26 November 2018
15:47 WIB
Editor: Agung Muhammad Fatwa
BAUBAU – Garuda Indonesia mengurangi frekuensi penerbangan dengan rute Baubau–Kendari, Sulawesi Tenggara, sebagai bentuk penyesuaian frekuensi dan optimalisasi rute-rute domestik maskapai itu.
"Betul, per 28 Oktober 2018 penerbangan Garuda Indonesia rute Baubau–-Kendari dan sebaliknya kini sudah kami sesuaikan dari setiap hari menjadi empat kali dalam seminggu," ujar Branch Manager Garuda Indonesia Baubau, Erlangga Dwi Aprianto, di Baubau, Sulawesi Tenggara, Senin (26/11).
Jadwal empat kali dalam seminggu itu adalah Selasa, Kamis, Sabtu dan Minggu.
Meski dikurangi, trafik Kendari–Baubau tetap dipandang potensial. Dengan pengurangan frekuensi penerbangan tersebut, menurut dia, tingkat isian penumpang sejauh ini boleh dibilang cukup memuaskan.
Untuk menjaring lebih banyak penumpang, jadwal penerbangan telah disesuaikan pada jadwal emas (golden time) yang banyak diminati oleh pengguna layanan penerbangan.
"Di hari-hari libur (day of service) yang tetap kami operasikan khususnya Sabtu dan Minggu, di mana masyarakat pengguna layanan melakukan perjalanan untuk berakhir pekan ataupun mengunjungi sanak keluarga," katanya.
Di samping itu, tambah dia, beberapa penumpang kini bisa melanjutkan perjalanan menuju Jakarta (transit via Kendari). Jadi, hal ini juga menjadi daya tarik tersendiri untuk menggunakan layanan penerbangan Garuda.

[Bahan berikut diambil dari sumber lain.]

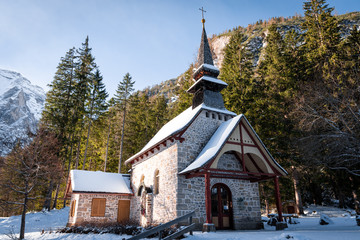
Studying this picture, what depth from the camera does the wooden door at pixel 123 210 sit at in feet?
59.4

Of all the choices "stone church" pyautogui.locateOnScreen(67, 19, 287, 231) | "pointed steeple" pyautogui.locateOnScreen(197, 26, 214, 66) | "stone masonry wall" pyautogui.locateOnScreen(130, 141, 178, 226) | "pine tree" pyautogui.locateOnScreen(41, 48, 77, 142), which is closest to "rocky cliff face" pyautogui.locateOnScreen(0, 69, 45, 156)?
"pine tree" pyautogui.locateOnScreen(41, 48, 77, 142)

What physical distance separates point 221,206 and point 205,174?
3.63 m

"Selain itu, tentu saja standar layanan, keselamatan dan keamanan yang selalu konsisten kami jaga," ujarnya.
Jadwal penerbangan untuk rute Baubau–Kendari dengan nomor penerbangan GA 7835, jelas dia, terbang dari pukul 07.45 dan tiba pukul 08.35 Wita. Sebaliknya, Kendari–Baubau dengan nomor penerbangan GA 7836 mengudara pada pukul 14.10 dan tiba pukul 15.00 Wita.
Dia juga mengatakan, kalau pun ke depan tren permintaan terus meningkat, maka tidak menutup kemungkinan penerbangan pada jalur tersebut akan disesuaikan kembali untuk beroperasi setiap hari.

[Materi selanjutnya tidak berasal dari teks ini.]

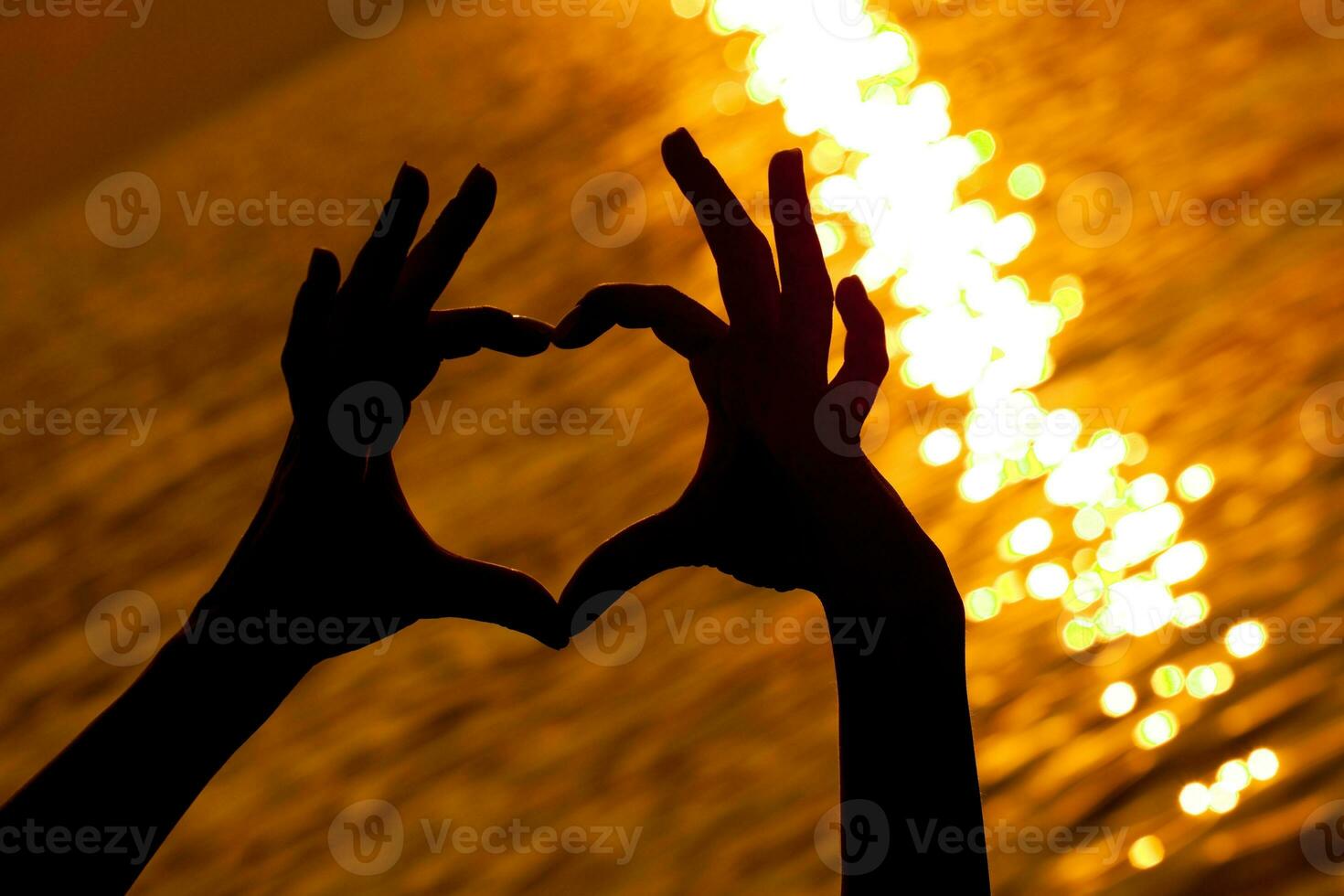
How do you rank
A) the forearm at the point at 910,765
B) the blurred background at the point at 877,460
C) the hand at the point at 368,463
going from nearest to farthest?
the forearm at the point at 910,765 → the hand at the point at 368,463 → the blurred background at the point at 877,460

Sebelumnya, Komisaris Utama Garuda Indonesia Agus Santoso mengatakan terdapat dua strategi yang dipilih Garuda demi menghadapi pelemahan rupiah. Yakni, dengan menggenjot pendapatan dalam dolar AS serta memangkas biaya operasional.
Dikutip dari Antara, Jumat (5/10) Agus mengatakan Garuda Maintenance Facility (GMF) Aero Asia menjadi salah satu ujung tombak demi menggenjot pendapatan. Pasalnya, salah satu anak perusahaan dari Garuda Indonesia itu punya pasar asing yang lebih banyak, bahkan menjadi salah satu perusahaan perawatan terbesar di kawasan Asia Pasifik.
“GMF lebih menghasilkan banyak dolar dan penetrasi di pasar regional Asia Pasifik sangat tinggi,” katanya.
Guna menarik lebih banyak pelanggan, menurut Agus, Garuda Indonesia kini mulai menjalin kolaborasi dengan Merpati Maintenance Facility (MMF).
“Kalau GMF saja yang kami dorong untuk memasarkan secara potensial ke luar negeri tidak kuat sehingga dibutuhkan ekspansi berupa kerja sama operasi dengan MMF di Surabaya," terang Sang Komisaris Utama.
Sementara itu, terkait pemangkasan operasional, Agus berpendapat, jika diperlukan strategi untuk penghematan bahan bakar. Salah satu metode penghematan yang dirasa tepat menurut Agus adalah menyesuaikan tipe pesawat dengan kondisi bandara serta rute di Indonesia.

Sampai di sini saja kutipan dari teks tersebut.